Le mode d'emploi de l'armoire n'eut aucun secret pour deux informaticiennes habituées aux arcanes des chiffres et des formules compliquées.
— Mal foutu, leur truc, a remarqué Elizabeth. Regardez, le bas est inversé, c'est idiot, non ?
Accroupie à ses côtés, j'ai fait oui de la tête, machinalement. Tout à coup, je ne me sentais pas bien. Une sorte de nausée, un vertige, qui m'ont fait vaciller sur mes talons.
— Vous êtes blanche, Pascaline, a dit Elizabeth.
Je me suis relevée pour m'asseoir sur le lit. Ma bouche était sèche. J'avais mal au cœur.
— Un coup de pompe, a déclaré Elizabeth. Typique, après un déménagement. Je vais vous chercher un remontant.
Assise sur le bord du lit, je frissonnais. Un rhume ? Une grippe ? Le stress du déménagement ? Elizabeth m'a tendu un verre de vin rouge.
— Allez, buvez et reposez-vous. Je vais continuer avec l'armoire.
Je l'ai regardée s'affairer. Comme elle était gentille. Je pensais déjà au cadeau que j'allais lui faire. Quelque chose qu'elle apprécierait… Une bougie parfumée ? Ou alors un disque compact, un livre. Je ne connaissais pas bien ses goûts.
Elizabeth avait enlevé son pull. Elle était en T-shirt, les bras nus. Comment pouvait-elle avoir chaud alors que je grelottais à ses côtés ? Ce devait être une grippe. Je me suis levée pour aller dans le salon. Je me suis allongée sur le canapé. Peu à peu, le malaise s'est estompé.
Après en avoir terminé avec l'armoire, Elizabeth est venue me rejoindre. Elle m'a demandé si j'allais mieux.
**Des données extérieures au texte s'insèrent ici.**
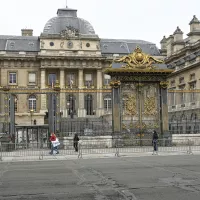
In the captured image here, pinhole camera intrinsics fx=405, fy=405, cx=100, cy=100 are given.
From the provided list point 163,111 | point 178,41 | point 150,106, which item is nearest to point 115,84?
point 150,106

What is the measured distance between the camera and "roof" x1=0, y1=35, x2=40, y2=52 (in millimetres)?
68750

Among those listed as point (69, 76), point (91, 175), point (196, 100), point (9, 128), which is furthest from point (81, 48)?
point (91, 175)

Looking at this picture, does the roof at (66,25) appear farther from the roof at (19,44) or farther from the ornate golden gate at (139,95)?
the ornate golden gate at (139,95)

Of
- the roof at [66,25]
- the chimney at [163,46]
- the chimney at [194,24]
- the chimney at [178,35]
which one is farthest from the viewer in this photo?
the chimney at [163,46]

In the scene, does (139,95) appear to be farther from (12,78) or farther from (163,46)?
(163,46)

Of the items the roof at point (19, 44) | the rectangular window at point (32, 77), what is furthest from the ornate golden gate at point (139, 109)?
Answer: the roof at point (19, 44)

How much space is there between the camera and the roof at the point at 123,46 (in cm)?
7256

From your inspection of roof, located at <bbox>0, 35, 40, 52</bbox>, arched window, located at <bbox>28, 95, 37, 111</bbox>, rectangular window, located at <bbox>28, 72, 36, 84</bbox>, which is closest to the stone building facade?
arched window, located at <bbox>28, 95, 37, 111</bbox>

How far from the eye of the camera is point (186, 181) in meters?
10.6

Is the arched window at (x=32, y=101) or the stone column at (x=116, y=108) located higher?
the arched window at (x=32, y=101)

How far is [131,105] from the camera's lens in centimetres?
2534

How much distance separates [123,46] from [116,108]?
50289 millimetres

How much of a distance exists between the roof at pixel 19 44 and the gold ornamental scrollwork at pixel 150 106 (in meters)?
46.4

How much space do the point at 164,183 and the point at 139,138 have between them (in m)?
15.0
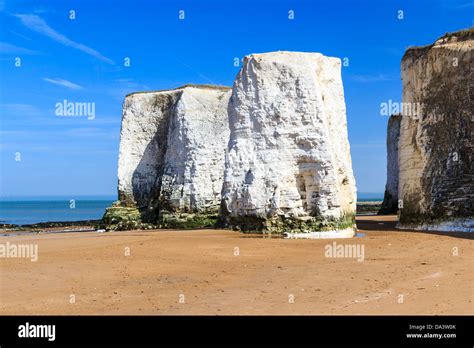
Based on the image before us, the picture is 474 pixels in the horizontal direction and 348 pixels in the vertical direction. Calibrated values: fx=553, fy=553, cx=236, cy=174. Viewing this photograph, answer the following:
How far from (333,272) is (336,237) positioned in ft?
24.7

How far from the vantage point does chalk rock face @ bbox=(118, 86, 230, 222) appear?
28.6 metres

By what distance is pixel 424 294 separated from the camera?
816 centimetres

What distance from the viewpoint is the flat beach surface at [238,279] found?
7727 mm

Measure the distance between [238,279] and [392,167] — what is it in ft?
106

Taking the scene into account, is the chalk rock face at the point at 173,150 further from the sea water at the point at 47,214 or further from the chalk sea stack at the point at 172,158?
the sea water at the point at 47,214

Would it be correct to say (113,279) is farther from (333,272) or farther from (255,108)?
(255,108)

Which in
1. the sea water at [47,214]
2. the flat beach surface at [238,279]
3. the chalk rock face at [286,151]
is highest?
the chalk rock face at [286,151]

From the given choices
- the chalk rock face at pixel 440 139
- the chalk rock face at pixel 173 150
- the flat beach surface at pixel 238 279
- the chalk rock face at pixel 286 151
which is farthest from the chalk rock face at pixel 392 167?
the flat beach surface at pixel 238 279

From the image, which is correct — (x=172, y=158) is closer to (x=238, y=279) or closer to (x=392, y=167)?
(x=392, y=167)

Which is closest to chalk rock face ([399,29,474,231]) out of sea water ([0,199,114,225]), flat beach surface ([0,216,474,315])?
flat beach surface ([0,216,474,315])

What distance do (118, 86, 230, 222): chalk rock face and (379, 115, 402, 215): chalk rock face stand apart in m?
15.4

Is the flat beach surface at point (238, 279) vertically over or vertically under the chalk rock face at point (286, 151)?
under

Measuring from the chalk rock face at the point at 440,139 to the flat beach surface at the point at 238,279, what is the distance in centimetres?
381

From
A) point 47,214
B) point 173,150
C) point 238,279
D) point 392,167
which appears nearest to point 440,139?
point 238,279
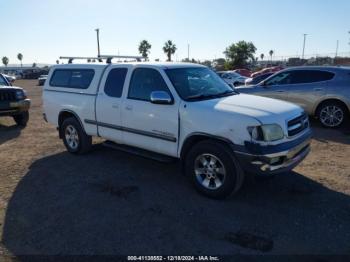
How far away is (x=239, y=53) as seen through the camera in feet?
172

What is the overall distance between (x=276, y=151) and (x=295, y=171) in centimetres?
183

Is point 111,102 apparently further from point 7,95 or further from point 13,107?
point 7,95

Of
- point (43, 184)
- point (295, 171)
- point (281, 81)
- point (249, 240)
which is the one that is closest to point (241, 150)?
point (249, 240)

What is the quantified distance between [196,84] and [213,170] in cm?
151

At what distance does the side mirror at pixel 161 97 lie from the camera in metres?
5.10

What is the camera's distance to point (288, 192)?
16.9ft

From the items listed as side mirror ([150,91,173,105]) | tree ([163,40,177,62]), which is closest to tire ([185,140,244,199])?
side mirror ([150,91,173,105])

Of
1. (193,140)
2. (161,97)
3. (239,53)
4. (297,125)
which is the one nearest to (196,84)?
(161,97)

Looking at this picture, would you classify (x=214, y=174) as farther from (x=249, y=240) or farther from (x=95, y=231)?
(x=95, y=231)

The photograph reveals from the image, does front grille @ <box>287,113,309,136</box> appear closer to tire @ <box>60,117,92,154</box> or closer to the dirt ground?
the dirt ground

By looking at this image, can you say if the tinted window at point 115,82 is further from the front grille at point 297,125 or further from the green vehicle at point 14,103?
the green vehicle at point 14,103

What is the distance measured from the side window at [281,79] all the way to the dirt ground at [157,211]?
13.0 ft

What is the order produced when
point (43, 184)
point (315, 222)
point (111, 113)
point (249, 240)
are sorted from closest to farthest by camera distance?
point (249, 240), point (315, 222), point (43, 184), point (111, 113)

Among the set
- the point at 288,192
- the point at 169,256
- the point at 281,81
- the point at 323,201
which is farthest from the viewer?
the point at 281,81
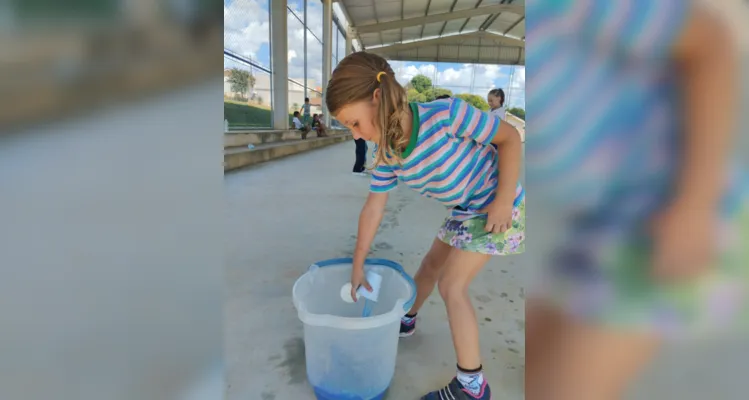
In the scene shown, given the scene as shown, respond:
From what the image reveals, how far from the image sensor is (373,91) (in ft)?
2.80

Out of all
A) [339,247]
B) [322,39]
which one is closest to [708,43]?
[339,247]

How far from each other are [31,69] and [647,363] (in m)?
0.30

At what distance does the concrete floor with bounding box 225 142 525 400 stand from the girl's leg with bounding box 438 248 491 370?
4.8 inches

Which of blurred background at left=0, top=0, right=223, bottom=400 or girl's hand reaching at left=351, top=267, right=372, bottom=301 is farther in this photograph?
girl's hand reaching at left=351, top=267, right=372, bottom=301

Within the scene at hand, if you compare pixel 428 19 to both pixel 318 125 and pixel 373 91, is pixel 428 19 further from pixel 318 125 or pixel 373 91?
pixel 373 91

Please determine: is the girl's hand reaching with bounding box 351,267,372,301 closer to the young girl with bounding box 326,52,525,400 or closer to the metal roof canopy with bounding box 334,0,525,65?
the young girl with bounding box 326,52,525,400

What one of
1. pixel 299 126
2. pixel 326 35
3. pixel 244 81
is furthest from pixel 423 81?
pixel 244 81

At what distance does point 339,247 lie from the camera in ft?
6.18

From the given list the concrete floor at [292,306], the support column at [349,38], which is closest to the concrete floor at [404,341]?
the concrete floor at [292,306]

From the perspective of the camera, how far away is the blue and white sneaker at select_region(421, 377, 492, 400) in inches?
35.0

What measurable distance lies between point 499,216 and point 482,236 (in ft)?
0.22

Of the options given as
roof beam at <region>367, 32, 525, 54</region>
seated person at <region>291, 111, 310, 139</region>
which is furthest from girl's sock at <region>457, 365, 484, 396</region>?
roof beam at <region>367, 32, 525, 54</region>

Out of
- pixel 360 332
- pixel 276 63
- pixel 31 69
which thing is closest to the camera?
pixel 31 69

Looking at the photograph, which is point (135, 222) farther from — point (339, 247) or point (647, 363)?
point (339, 247)
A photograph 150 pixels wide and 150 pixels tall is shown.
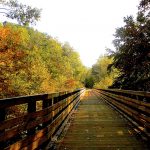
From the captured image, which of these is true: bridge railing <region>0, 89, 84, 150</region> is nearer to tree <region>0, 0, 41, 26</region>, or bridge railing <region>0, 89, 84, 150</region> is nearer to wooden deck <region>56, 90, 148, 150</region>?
wooden deck <region>56, 90, 148, 150</region>

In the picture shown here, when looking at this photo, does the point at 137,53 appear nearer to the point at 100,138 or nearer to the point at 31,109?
the point at 100,138

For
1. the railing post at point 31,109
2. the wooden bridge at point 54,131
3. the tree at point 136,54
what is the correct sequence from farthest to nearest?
the tree at point 136,54
the railing post at point 31,109
the wooden bridge at point 54,131

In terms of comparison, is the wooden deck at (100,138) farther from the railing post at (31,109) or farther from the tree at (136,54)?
the tree at (136,54)

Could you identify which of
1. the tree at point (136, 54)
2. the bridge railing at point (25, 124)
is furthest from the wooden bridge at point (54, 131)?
the tree at point (136, 54)

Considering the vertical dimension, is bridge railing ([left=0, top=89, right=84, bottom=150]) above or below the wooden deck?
above

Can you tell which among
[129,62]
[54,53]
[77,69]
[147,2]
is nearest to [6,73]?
[129,62]

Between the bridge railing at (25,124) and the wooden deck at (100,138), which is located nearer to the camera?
the bridge railing at (25,124)

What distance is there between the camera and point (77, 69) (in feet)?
362

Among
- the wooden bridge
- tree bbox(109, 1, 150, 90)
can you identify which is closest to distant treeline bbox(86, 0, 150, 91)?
tree bbox(109, 1, 150, 90)

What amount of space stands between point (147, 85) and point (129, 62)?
2175 millimetres

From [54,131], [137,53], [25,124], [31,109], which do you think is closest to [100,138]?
[54,131]

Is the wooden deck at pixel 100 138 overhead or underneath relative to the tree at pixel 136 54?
underneath

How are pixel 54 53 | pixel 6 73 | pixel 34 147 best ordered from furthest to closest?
pixel 54 53 → pixel 6 73 → pixel 34 147

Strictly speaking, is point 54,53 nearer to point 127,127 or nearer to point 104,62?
point 104,62
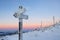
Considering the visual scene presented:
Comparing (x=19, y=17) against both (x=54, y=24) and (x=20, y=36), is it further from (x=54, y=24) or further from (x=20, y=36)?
(x=54, y=24)

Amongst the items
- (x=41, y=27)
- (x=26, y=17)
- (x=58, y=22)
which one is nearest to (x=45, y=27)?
(x=41, y=27)

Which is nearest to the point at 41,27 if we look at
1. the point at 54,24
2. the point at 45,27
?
the point at 45,27

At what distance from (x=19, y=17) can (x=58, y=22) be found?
1095 inches

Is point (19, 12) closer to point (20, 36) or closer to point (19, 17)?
point (19, 17)

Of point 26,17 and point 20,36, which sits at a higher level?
point 26,17

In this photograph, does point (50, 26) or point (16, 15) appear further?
point (50, 26)

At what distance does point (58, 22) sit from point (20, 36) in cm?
2787

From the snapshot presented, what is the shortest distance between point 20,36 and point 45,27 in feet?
80.9

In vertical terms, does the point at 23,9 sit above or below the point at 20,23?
above

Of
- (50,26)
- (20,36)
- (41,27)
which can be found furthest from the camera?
(50,26)

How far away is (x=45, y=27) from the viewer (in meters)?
29.4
J'ai fait un geste de la main.
— Oui, merci, ça doit être la fatigue. Rien de plus.
Première nuit rue Dambre. J'étais bien. Première nuit de ma nouvelle vie. J'avais tant de projets. Voyager, lire, découvrir toutes sortes de choses. Et puis, avant tout, changer de tête, aller chez le coiffeur, bannir mes lunettes pour adopter des lentilles de contact. Une nouvelle garde-robe, aussi. Il fallait tout transformer. Mettre des choses plus attirantes. Oser. Aller de l'avant. Redevenir jolie. Car je l'avais été. Ce n'était pas parce que je n'avais plus de mari qu'il fallait se résoudre à ressembler à une vieille fille. Au travail aussi, il fallait tout changer. Il n'y avait pas qu'Elizabeth, au bureau. Je devais sortir de mon carcan, m'ouvrir aux autres. Me faire de nouveaux amis.
Mon dîner devant la télévision me remplissait d'une joie simple. Un œuf cocotte à la crème, une tranche de jambon fumé, du Boursin et du pain, une compote de pomme, un verre de bordeaux Frédéric et ses steaks sanguinolents étaient loin. Les poêles grasses dans l'évier. L'odeur de graillon dans mes cheveux. Ne plus penser à Frédéric. Mais même en fermant les écoutilles comme on éteint un ordinateur, sa voix revenait. Ma pauvre Pascaline. Tu as si peu d'imagination. Tu es si terre à terre. Si ennuyeuse. Ça ne t'arrive jamais de rêver ? D'imaginer une autre vie ?
Le portable a sonné, effaçant la voix de Frédéric. C'était celle de ma mère, à présent. « Oui, maman, tout va bien. Tout est installé, c'est très confortable. Non, je n'ai besoin de rien. C'est ça, maman. Promis. Bonsoir, maman ! »
J'avais installé la télévision sur une table basse, en face du canapé. Télécommande à la main, je zappais d'une chaîne à l'autre. C'était ainsi que je me détendais. Je lisais peu. J'avais acheté une pile de romans, toujours dans les cartons. Dans ma « nouvelle vie », je me voyais lire.